Una Mullally: Twitter shows how to lose friends and influence nada
‘At what point does the grief outweigh the positives you gain from Twitter?’
Twitter trading on the New York Stock Exchange: “People now scoff at Twitter’s inability to pivot or diversify or evolve or monetise or find a workable business model.” Photograph: Reuters/Brendan McDermid
Twitter is dying! Or so every article about Twitter has begun since its inception. But it’s January, which means the now annual tradition of friends swearing off social media and going on digital detoxes is all go.
People talk of deleting their Facebook accounts, or give out about Twitter embroiling them in pointless arguments, or try to see the attraction of Snapchat, or use Instagram more than usual, because, let’s face it, when it comes to taking in endless information, sometimes it’s just nicer to look at the pictures.
In February, I’ll have been using Twitter for eight years. What did I gain from it? Not much. Speedier access to breaking news; a few jokes that made me go “ha!” before forgetting about them a few seconds later; a dubiously depleted attention span; a scrolling addiction (better than other addictions, in fairness); the ability to know what a celebrity is doing on a Wednesday afternoon.
It’s not a waste of time, right?
I’m not sure what the tipping point for Twitter turning bad was.

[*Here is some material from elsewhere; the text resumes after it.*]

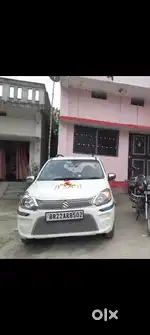 Bareza car lena hai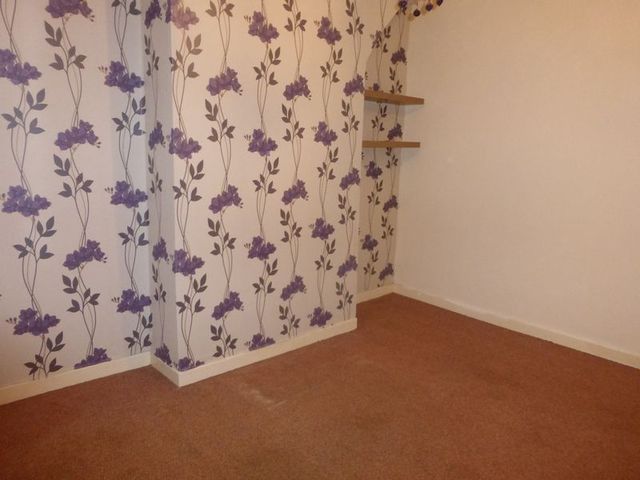  Image of 2 bedroom Terraced house to rent in Bibbys Lane Bootle L20 at Bibbys Lane  Bootle, L20 4JL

But like much of the discourse in our world and our time, it has certainly gone all weird and screamy.
If you have over a certain number of followers (I don’t know where the line is, but let’s say 20,000 or more), things get especially weird. You wake up in the morning and your phone tells you you suck at your job, or you’re WRONG, or hopefully provides a short video of a spectacular goal someone scored the previous evening.
For years now, people have been becoming “profiles” and “brands”, which is strange. What do we do when given the ability to mouth off about anything we want at any time of day? Stupid, inane stuff, mostly.
For many people, the point of having a “presence” on Twitter is to accrue followers, and thus “influence”. Having accrued such “influence”, your voice and opinions gain a larger platform. Yet it becomes increasingly difficult and undesirable to use that platform due to the kickback from all of these followers you’ve accrued. This is the central paradox of Twitter “influence”: the more followers you gain from speaking your mind, the less able you are to speak it.
Opinion and reaction online is now a pitched battle. The expulsion of nuance and eradication of grey areas has created a type of discourse that is loud, obnoxious and often short on facts. In a private conversation, if you and a friend are teasing out an issue and have varying opinions on that matter, the face-to-face interaction, nuances, back and forths and dissection of the issue might sway your point of view. “I see where you’re coming from,” you might say, or “I get that, but what about this?”
Online, in a public forum, people protect their opinions like angry farmers protect their sheep from foxes; with violence, paranoia, barriers and weaponry. It is much more difficult to take on board a different point of view when you’ve already laid yours out for all to see. The action of rolling back is hard when everyone is watching because people don’t want to lose face. Instead, they dig in and shout at each other.
Every day I block and mute multiple people who insult me (often using vile language), or express views to me that are racist, homophobic, sexist and so on. At what point does the grief you get outweigh the positives you gain from Twitter? I don’t know, but it’s on the horizon, encroaching. Twitter has failed repeatedly and spectacularly to address harassment on its platform. This is why Twitter will actually ultimately “die” (whatever form that death takes) in the next few years. This is the pivot that never happened.
I can’t imagine how hard it is make people not be idiots, but Twitter definitely hasn’t figured it out. So it’s not surprising that nice, smart, reasonable people are leaving Twitter; who wants to hang out with a load of loudmouth racists or hysterical sexists? Online conversation is spring-loaded, constantly coiled, snake-like in strike pose, ready to lunge at anything vaguely resembling threat, invasion or simply just standing there.
It’s also interesting how the disrupter has become the disruptable. Twitter not knowing how to survive is like “old” media in timelapse. Once upon a time, Twitter advocates scoffed at the clunky old ways of legacy media. Now people scoff at Twitter’s inability to pivot or diversify or evolve or monetise or find a workable business model.
What has happened in a world of megaphones is that the loudest ones win (so far), and the quieter, more interesting sounds are drowned out in a chorus of feedback, ear-splitting white noise and sirens. People who are in charge of social media platforms seem to have attitudes that hate speech, bullying, and creating spaces for radicalising people are all just part of the fabric of the internet and are somehow immovable markers, instead of taking those things as unacceptable elements that should be the exception, not the rule.
It’s often said that the internet is in its juvenile period and will grow out of the adolescent mood swings that typify much of its standard of conversation. But we’ve been waiting for that growth spurt for a while, and it hasn’t happened. If anything, online discourse has become even more of a crazed version of “real life” chatter.
That’s tiring. It’s no wonder measured people are getting sick of it.